Virginia Mason Hospital said that about 650 dialysis patients may have been exposed to hepatitis B over the past five years as a result of its staff being inconsistent in screening and isolating dialysis patients.

Hepatitis B is a viral infection that can spread through contact with body fluids such as semen and blood of infected individuals via sexual contact and sharing of medical equipment. The virus attacks the liver, potentially causing acute and chronic liver failure.

Hospital officials have yet to know if any patient diagnosed with hepatitis B has been treated in the three-bed dialysis unit. The Centers for Disease Control and Prevention (CDC) recommends that patients who are found positive for hepatitis B get treatment in a private room away from other patients.
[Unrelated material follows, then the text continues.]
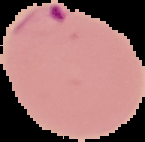

Segmented cell region on a black background. Image is 145×142 pixels. From a thin blood smear. Malaria status: parasitized.Assess this cell for malaria.
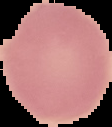

Uninfected.

image type = segmented cell region with the area outside set to black
image size = 112×127 pixels
preparation = thin blood smear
Hospital officials said they found no evidence that transmission of the disease happened in the facility. Public health officials likewise said that the risk of transmission is low but the hospital pushed through with contacting patients who were treated in its dialysis unit since 2011 to urge them to get tested for hepatitis B infection.

"The risk of exposure to hepatitis B was very low because of our other infection-control safeguards," said Virginia Mason Hospital's nephrology unit head Dr. Cyrus Cryst. "Out of an abundance of caution, we are informing patients of the situation, explaining there was a minimal risk of exposure for them and letting them know we are a ready resource for any questions they have. Patient safety is always our top priority."
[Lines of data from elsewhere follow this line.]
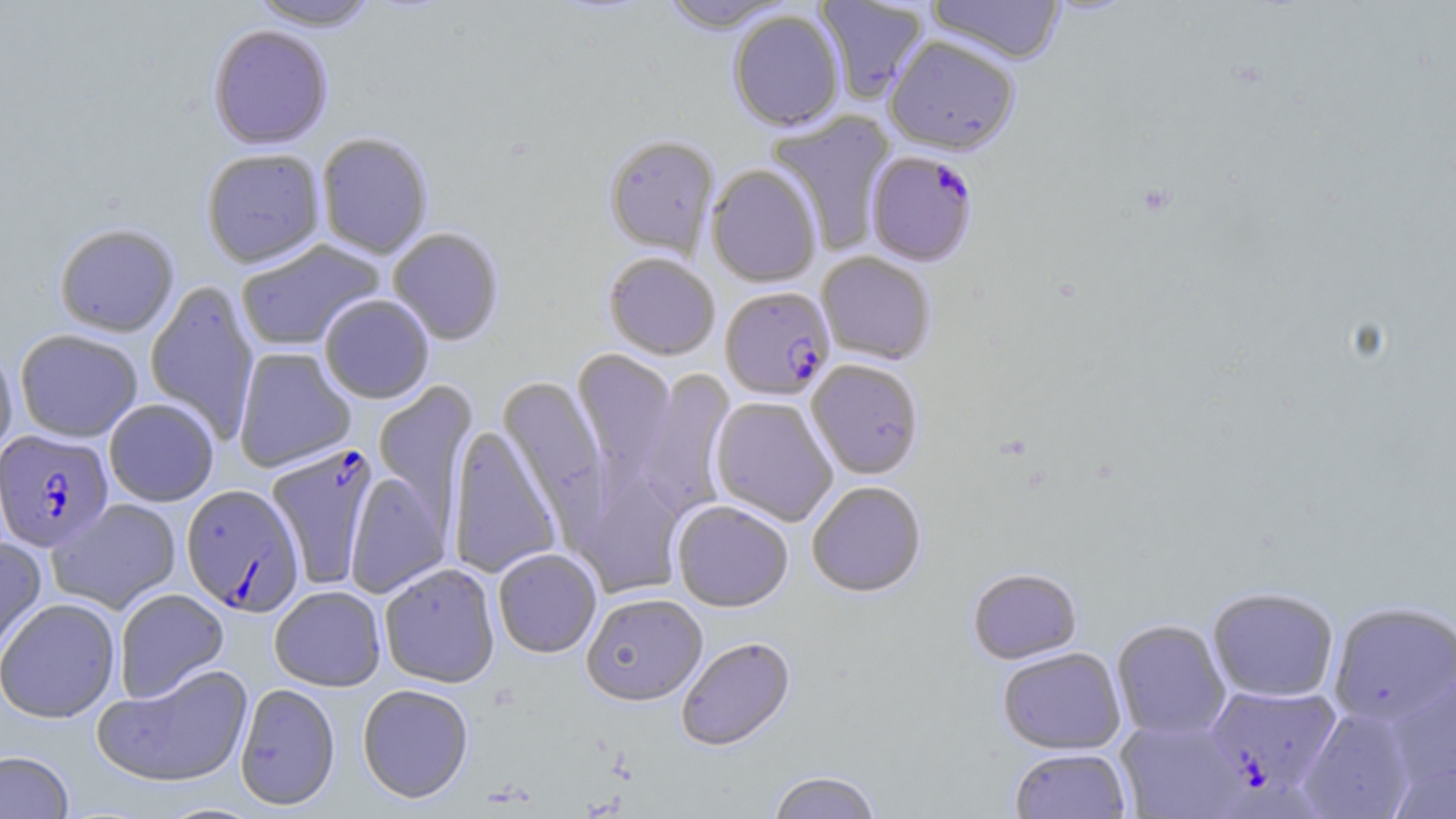 Approximate bounding boxes as (x1,y1)-(x2,y2) corner pairs in pixels. Uninfected red blood cell locations: (248,0)-(381,31), (815,0)-(929,104), (927,0)-(1066,65), (659,1)-(795,34), (728,10)-(845,131), (208,26)-(333,151), (884,36)-(1020,155), (767,110)-(897,254), (316,133)-(433,260), (603,135)-(720,258), (201,150)-(326,270), (706,164)-(822,287), (53,224)-(180,338), (388,228)-(505,346), (235,239)-(387,352), (603,252)-(720,360), (816,252)-(936,365), (144,280)-(260,443), (319,295)-(434,404), (15,329)-(143,443), (0,342)-(18,465), (233,347)-(356,472), (572,349)-(678,482), (806,359)-(923,479), (632,368)-(736,520), (497,376)-(609,524), (372,380)-(479,531), (710,396)-(837,526), (104,399)-(219,507), (447,424)-(562,580), (574,462)-(687,599), (345,471)-(450,598), (807,481)-(927,597), (47,498)-(182,614), (672,500)-(793,612), (0,536)-(48,665), (493,548)-(602,659), (379,563)-(500,689), (967,567)-(1082,664), (269,586)-(386,691), (1207,587)-(1339,702), (114,588)-(229,703), (582,594)-(708,707), (1,598)-(121,724), (1328,602)-(1456,727), (1111,619)-(1230,740), (676,637)-(796,752), (997,647)-(1126,754), (91,663)-(254,791), (1384,671)-(1456,789), (234,684)-(341,812), (357,684)-(474,804), (1298,706)-(1420,818), (1115,717)-(1247,819), (1010,747)-(1131,818), (0,751)-(74,819), (1390,758)-(1456,819), (766,771)-(883,819). Plasmodium falciparum-infected red blood cell locations: (866,150)-(978,267), (720,286)-(835,401), (0,429)-(114,552), (266,444)-(380,589), (180,484)-(305,618), (1203,683)-(1342,800). Slide-level diagnosis: Plasmodium falciparum. Optical microscopy. Image is 1456×819 pixels. Thin blood film. One field of a larger specimen. Captured at 1000x magnification. May-Grünwald-Giemsa stain.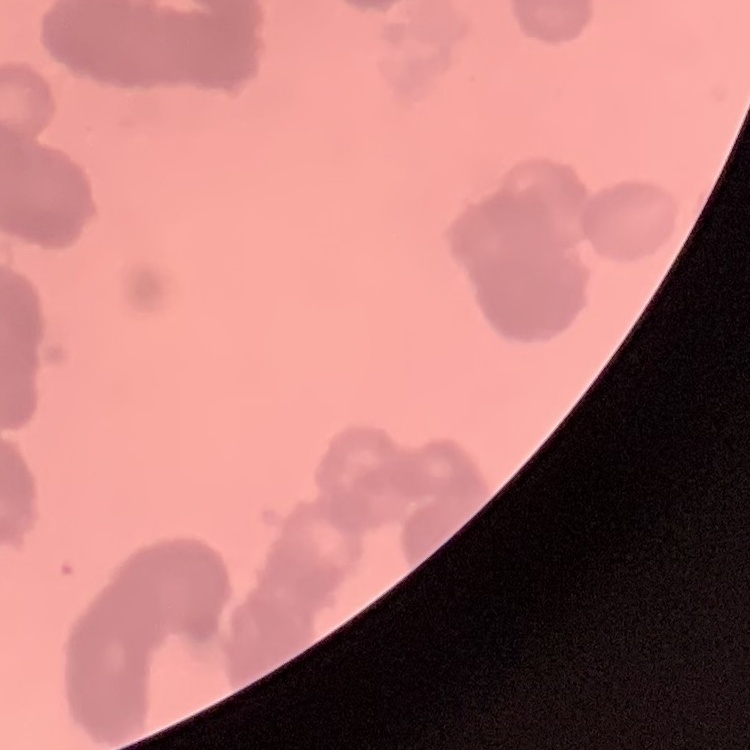
Summary:
  - Red blood cell morphology: rouleaux formation
  - Stain: Field's or Giemsa
  - Preparation: thin peripheral smear
  - Image type: square crop of a larger photomicrograph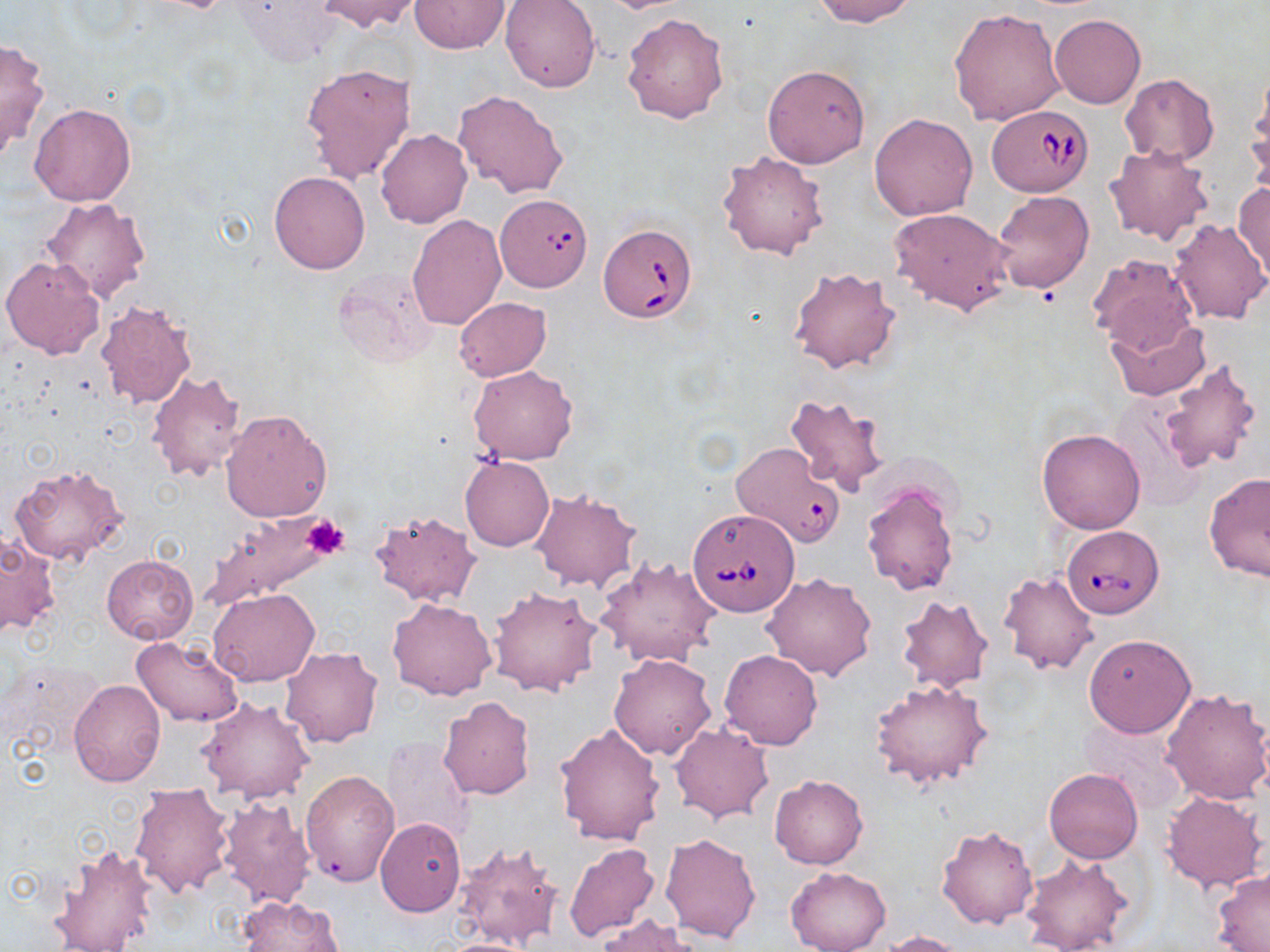
Approximate bounding boxes as named x1/y1/x2/y2 corners in pixels. Uninfected red blood cell locations: (x1=233, y1=0, x2=344, y2=67), (x1=314, y1=0, x2=420, y2=33), (x1=410, y1=0, x2=511, y2=54), (x1=500, y1=0, x2=599, y2=92), (x1=809, y1=0, x2=919, y2=26), (x1=947, y1=8, x2=1065, y2=128), (x1=622, y1=13, x2=729, y2=123), (x1=1050, y1=13, x2=1146, y2=108), (x1=0, y1=37, x2=49, y2=160), (x1=300, y1=62, x2=416, y2=183), (x1=763, y1=64, x2=871, y2=167), (x1=1121, y1=73, x2=1218, y2=165), (x1=1245, y1=80, x2=1269, y2=194), (x1=453, y1=89, x2=568, y2=198), (x1=29, y1=104, x2=136, y2=207), (x1=869, y1=112, x2=978, y2=221), (x1=375, y1=129, x2=472, y2=228), (x1=1104, y1=145, x2=1214, y2=247), (x1=718, y1=150, x2=828, y2=260), (x1=269, y1=170, x2=370, y2=273), (x1=1232, y1=181, x2=1269, y2=282), (x1=993, y1=191, x2=1094, y2=292), (x1=41, y1=197, x2=151, y2=303), (x1=889, y1=207, x2=1013, y2=316), (x1=406, y1=215, x2=506, y2=331), (x1=1167, y1=218, x2=1269, y2=325), (x1=1088, y1=253, x2=1199, y2=355), (x1=2, y1=255, x2=106, y2=359), (x1=332, y1=264, x2=441, y2=368), (x1=788, y1=267, x2=902, y2=373), (x1=454, y1=297, x2=551, y2=381), (x1=95, y1=299, x2=198, y2=408), (x1=1105, y1=314, x2=1208, y2=400), (x1=1158, y1=359, x2=1265, y2=475), (x1=469, y1=365, x2=578, y2=464), (x1=146, y1=369, x2=248, y2=483), (x1=785, y1=394, x2=892, y2=495), (x1=220, y1=408, x2=334, y2=523), (x1=1036, y1=427, x2=1146, y2=534), (x1=460, y1=456, x2=554, y2=551), (x1=9, y1=462, x2=131, y2=566), (x1=1203, y1=473, x2=1270, y2=583), (x1=861, y1=479, x2=959, y2=597), (x1=530, y1=489, x2=641, y2=592), (x1=199, y1=511, x2=345, y2=612), (x1=370, y1=511, x2=479, y2=606), (x1=0, y1=532, x2=60, y2=637), (x1=101, y1=553, x2=198, y2=645), (x1=595, y1=556, x2=719, y2=666), (x1=998, y1=570, x2=1099, y2=676), (x1=760, y1=572, x2=877, y2=681), (x1=488, y1=585, x2=604, y2=698), (x1=208, y1=589, x2=319, y2=687), (x1=896, y1=593, x2=994, y2=693), (x1=385, y1=597, x2=497, y2=700), (x1=1083, y1=635, x2=1195, y2=739), (x1=131, y1=637, x2=245, y2=727), (x1=280, y1=647, x2=384, y2=748), (x1=719, y1=650, x2=823, y2=751), (x1=609, y1=653, x2=716, y2=760), (x1=871, y1=678, x2=993, y2=790), (x1=69, y1=679, x2=166, y2=788), (x1=1160, y1=686, x2=1270, y2=805), (x1=437, y1=696, x2=536, y2=801), (x1=198, y1=697, x2=314, y2=804), (x1=671, y1=721, x2=773, y2=823), (x1=554, y1=722, x2=667, y2=846), (x1=380, y1=738, x2=474, y2=845), (x1=1044, y1=768, x2=1142, y2=864), (x1=301, y1=769, x2=399, y2=886), (x1=769, y1=774, x2=868, y2=869), (x1=129, y1=784, x2=235, y2=898), (x1=1160, y1=790, x2=1267, y2=893), (x1=216, y1=798, x2=316, y2=909), (x1=375, y1=817, x2=465, y2=916), (x1=937, y1=824, x2=1039, y2=930), (x1=659, y1=832, x2=761, y2=942), (x1=455, y1=841, x2=563, y2=951), (x1=49, y1=842, x2=161, y2=952), (x1=563, y1=843, x2=660, y2=944), (x1=1020, y1=853, x2=1135, y2=952), (x1=786, y1=865, x2=891, y2=952), (x1=1212, y1=870, x2=1270, y2=950), (x1=237, y1=895, x2=345, y2=952), (x1=595, y1=915, x2=703, y2=952), (x1=881, y1=929, x2=971, y2=951), (x1=430, y1=936, x2=541, y2=952). Babesia divergens-infected red blood cell locations: (x1=988, y1=104, x2=1093, y2=197), (x1=498, y1=200, x2=594, y2=300), (x1=598, y1=224, x2=697, y2=322), (x1=730, y1=441, x2=846, y2=547), (x1=687, y1=507, x2=800, y2=617), (x1=1062, y1=525, x2=1165, y2=618). Platelet locations: (x1=303, y1=514, x2=349, y2=559). Slide-level diagnosis: Babesia divergens. Light microscopy. Image is 1270×952 pixels. Captured at 1000x magnification. One field of a larger specimen. Thin blood film. May-Grünwald-Giemsa-stained preparation.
Most chronic kidney disease dialysis patients are regularly screened for hepatitis B infection so they do not need to take special action.
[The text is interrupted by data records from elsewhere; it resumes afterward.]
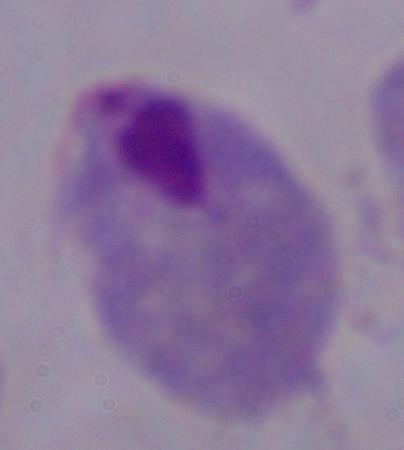
{
  "identification": "trichomonad",
  "magnification": "1000x",
  "modality": "micrograph"
}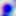
{
  "modality": "photomicrograph",
  "magnification": "400x",
  "identification": "Toxoplasma gondii"
}Name the parasite shown.
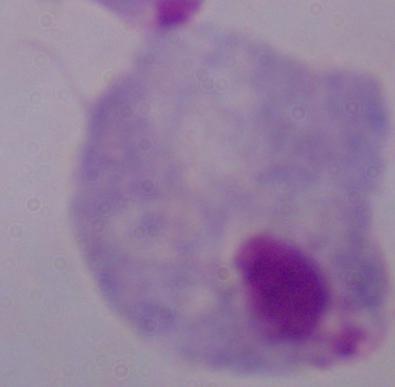

A trichomonad.

{
  "magnification": "1000x",
  "modality": "photomicrograph"
}Report the malaria status of this cell.
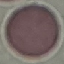

It is uninfected.

image type = automatically extracted cell patch, resized to 64 × 64 pixels
capture = smartphone through the microscope eyepiece
stain = Giemsa
preparation = thin smearName the cell type shown.
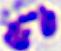
This is a leukocyte.

400x magnification. Photomicrograph.Assess this cell for malaria.
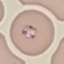

Parasitized.

{
  "stain": "Giemsa",
  "preparation": "thin blood film",
  "capture": "smartphone through the microscope eyepiece",
  "image_type": "automatically extracted cell patch, resized to 64 × 64 pixels"
}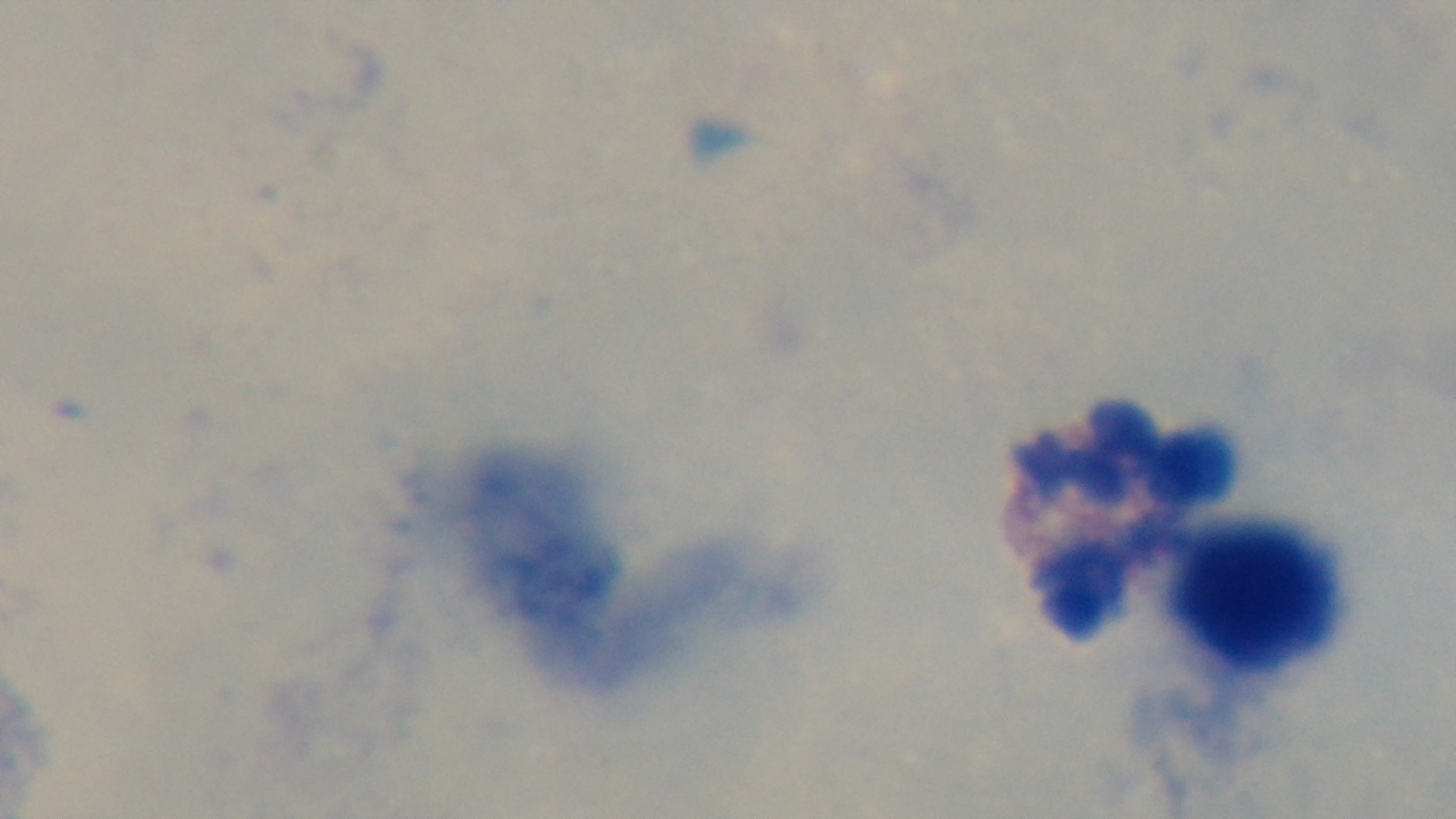

Preparation: thick. Light microscopy. Single field of view. Oil-immersion objective, 100x. Giemsa-stained. Malaria status: uninfected. Captured with a mounted 4K digital camera.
During a news conference, Cryst acknowledged that the potential exposure of the hospital's patients stems from lapses in protocols and screening inconsistencies but assured that officials have worked to address these problems.

A survey conducted by the nonprofit organization Joint Commission, which accredits thousands of health care organizations and programs in the United States, alerted the hospital of screening inconsistencies, prompting an investigation. Virginia Mason then notified public health officials of the screening lapses late last month.

Nearly 800,000 people die each year because of hepatitis B-related complications such as cirrhosis and liver cancer. The CDC said that the best way to prevent the disease is to get vaccinated.